Foto Ap, via LaPresse

la 7a tappa della grande boucle

Tour de France. Philipsen rimanda il sogno di Cavendish

Giovanni Battistuzzi

Terza vittoria per il velocista belga su tre sprint disputati. Cav secondo, Girmay terzo. Verso Bordeaux va in scena la desolante e dolcissima solitudine di Simon Guglielmi, l'ultimo dei romantici

C'è niente di ineludibile nel ciclismo, a volte le occasioni si materializzano anche quando non erano preventivate e una bicicletta dà la possibilità di scartare di lato, imboccare vie che non si pensava fosse possibile prendere. Alcune volte è più semplice rendere realtà l'immaginazione, altre un po' meno, molto meno. Tipo quando la strada è piatta, di salite non ce ne sono, ci sono trentacinque gradi e il vento quello caldo che sale da sud. Oggi doveva esserci un arrivo in volata, era difficile potesse andare altrimenti. Qualcuno c'ha provato lo stesso, Pierre Latour e Nans Peters, scattati a 78 chilometri dall'arrivo, hanno dato qualche preoccupazione, nemmeno troppe. Volata è stata. E Jasper Philipsen ha vinto ancora: tre vittorie su tre, cento per cento d'efficacia, nonostante i calcoli non del tutto giusti fatti dalla sua squadra.
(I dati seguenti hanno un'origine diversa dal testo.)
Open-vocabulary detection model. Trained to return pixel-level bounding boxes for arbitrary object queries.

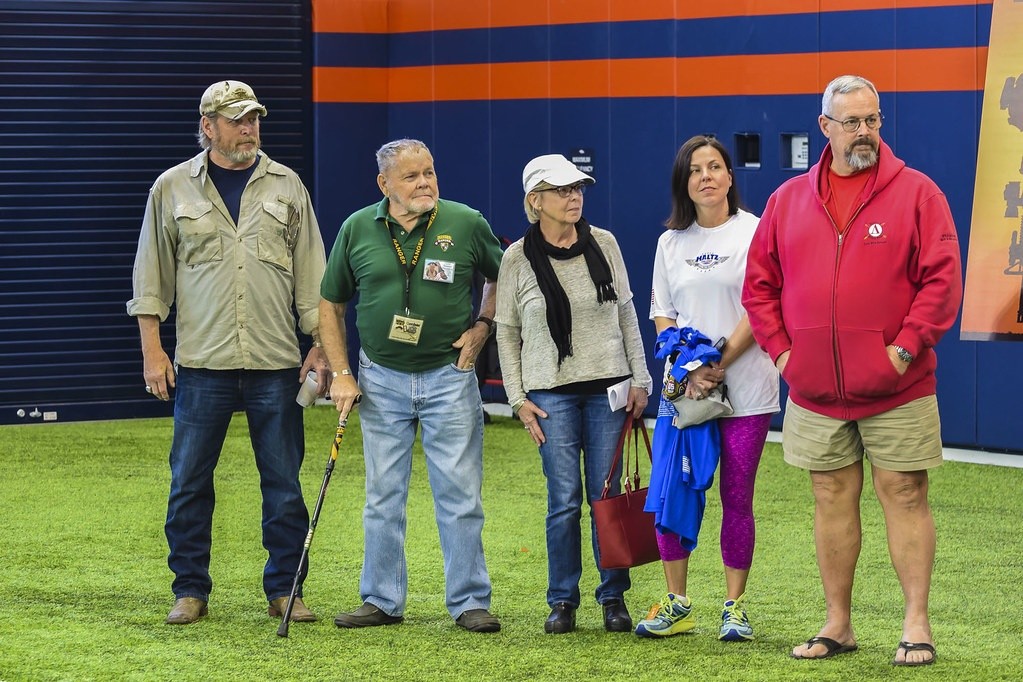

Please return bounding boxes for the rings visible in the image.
[145,386,152,393]
[525,426,530,429]
[469,362,474,366]
[696,392,701,397]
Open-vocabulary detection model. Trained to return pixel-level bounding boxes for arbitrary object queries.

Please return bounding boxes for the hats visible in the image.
[199,80,268,120]
[521,153,595,193]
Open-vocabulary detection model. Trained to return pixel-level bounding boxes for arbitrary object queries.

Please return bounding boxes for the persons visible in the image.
[496,152,652,637]
[316,139,509,634]
[635,136,781,641]
[426,263,437,277]
[125,80,328,626]
[740,72,963,667]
Non era riuscita a prepararsi il finale granché bene la Alpecin-Deceuninck. Tante curve, un ponte, strada stretta, era facile perdersi, soprattutto dopo essersi presi dallo spavento per Latour e Peters ancora con più di un minuto a una quindicina di chilometri dall'arrivo. Quattro uomini per poco più di un chilometro e mezzo, al termine della prima settimana, non bastano mai. Quelli però c'erano. Mathieu van der Poel ha provato a fare anche questa volta il numero da fuoriclasse, andare a quasi sessanta all'ora per mezzo chilometro. Può tanto, van der Poel, non tutto. Si è rialzato un centinaio di metri prima del dovuto. In quel momento Mark Cavendish ha tentato il colpo a sorpresa. L'idea era ottima, la resa molto buona, ma non abbastanza. Jasper Philipsen, ha intuito, ha compreso, ha inseguito (con furbizia rallentando – restando all'interno del limite della sportività – Girmay), l'ha superato.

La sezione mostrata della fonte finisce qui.